Flat-Out Love was a fascinating book. I wasn't sure through most of it if I liked it (figured out what was going on pretty early in the book and didn't get why it was being dragged out for so long), but I had to keep going (in large part because of Matt and his sister) and I quite enjoyed how it was all wrapped up.
Heather Martin
2. CrystalMirror
Griffin and Sam from The Steanpunk Chronicles are good ones. I like your list. With girls becoming the heroines of the story more and more, we are seeing more vulnerable male characters. They are still very Alpha, just not invisible.

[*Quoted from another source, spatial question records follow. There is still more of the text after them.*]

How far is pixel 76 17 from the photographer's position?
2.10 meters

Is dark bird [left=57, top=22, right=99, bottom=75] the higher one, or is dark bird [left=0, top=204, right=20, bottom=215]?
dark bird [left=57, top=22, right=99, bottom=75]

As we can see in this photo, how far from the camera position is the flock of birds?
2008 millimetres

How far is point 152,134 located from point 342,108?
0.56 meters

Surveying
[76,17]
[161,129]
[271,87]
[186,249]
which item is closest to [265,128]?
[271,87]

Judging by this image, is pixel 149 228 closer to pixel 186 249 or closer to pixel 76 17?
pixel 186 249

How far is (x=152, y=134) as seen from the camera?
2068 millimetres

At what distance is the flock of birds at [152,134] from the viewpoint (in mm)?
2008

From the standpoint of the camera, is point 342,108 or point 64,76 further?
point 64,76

I think it's good for girls and boys see. (Just as long girls do not confuse psychotic behavior as romantic, i.e. certain nameless vampires.)
Mo
4. Mo
Pax, of course, from Courtney Cole's If You Stay. Pax and Tate converted me into a NA reader.

Jared from Penelope Douglas' Bully. Talk about broken. Ouch!

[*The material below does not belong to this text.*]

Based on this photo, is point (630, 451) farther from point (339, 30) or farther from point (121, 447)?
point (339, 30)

And CrystalMirror, that parenthetical is the one issue I have with NA romance.
Elisa Nader
4. ElisaNader
@Free Four?

@CrystalMirror I agree! And I fogot about Griffin when I was making this list! Ugh.

@lasvegasnv - OOOH! Excellent suggestion!
Elisa Nader
5. ElisaNader
@Mo - I'l have to check out If You Stay and Bully. I've heard good things about both - but especially Bully (as far as Broken Boys go). Thank you!
Mo
7. Mo
Sorry, Pax and Mila (Pax's last name is Tate) got me into NA.
Wendy Lewis
9. wsl0612
Shane from Morganville Vampires by Rachel Caine, I love this series!
Elisa Nader
10. ElisaNader
@red_tigergirl2 - thank you!

@LadyAnubis - awesome. I did something right, then!

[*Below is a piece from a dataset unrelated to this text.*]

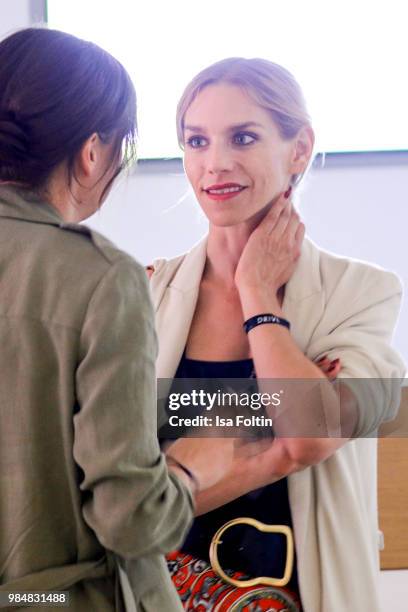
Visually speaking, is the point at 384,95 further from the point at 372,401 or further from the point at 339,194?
the point at 372,401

@wsl0612 - excellent choice. *scribbles Shane's name down*
Kareni
11. Kareni
Lots of titles here with which I'm unfamiliar -- new reading fodder! I did enjoy Perfect Chemistry and Beautiful Disaster.

Would Colton Calloway from Jasinda Wilder's Falling Into You be considered a broken boy?
Elisa Nader
12. ElisaNader
@Kareni totally! His brother died! *adding to list* And I think you'll like Sea of Tranquility and Easy - give those a try!
Mo
13. Katelyn Broad
What a great list of awesome (broken) guys!
I would add Chris from Left Drowning, Andrew from Edge of Never, Vince from Fate, Day from Legend, and Sawyer from Vincent Boys.
Elisa Nader
14. ElisaNader
@KatelynBroad - thanks! You know, I was going to include Chris from Left Drowning! I have a soft spot in my heart for Flat Finn :) I'll check out Andrew & Vince. And I know Sawyer - he should have been on this list!
denise smith
15. denise226
would love to read this one sounds so good denise226@verizon.net
Jennifer Cunha
16. Mrs.JennAnn
sounds interesting! I would love to read this (mrs.jcunha@gmail.com)
Angela Born
17. weresanctuary
I really want to read this book. I haven't been so excited about a book in some time.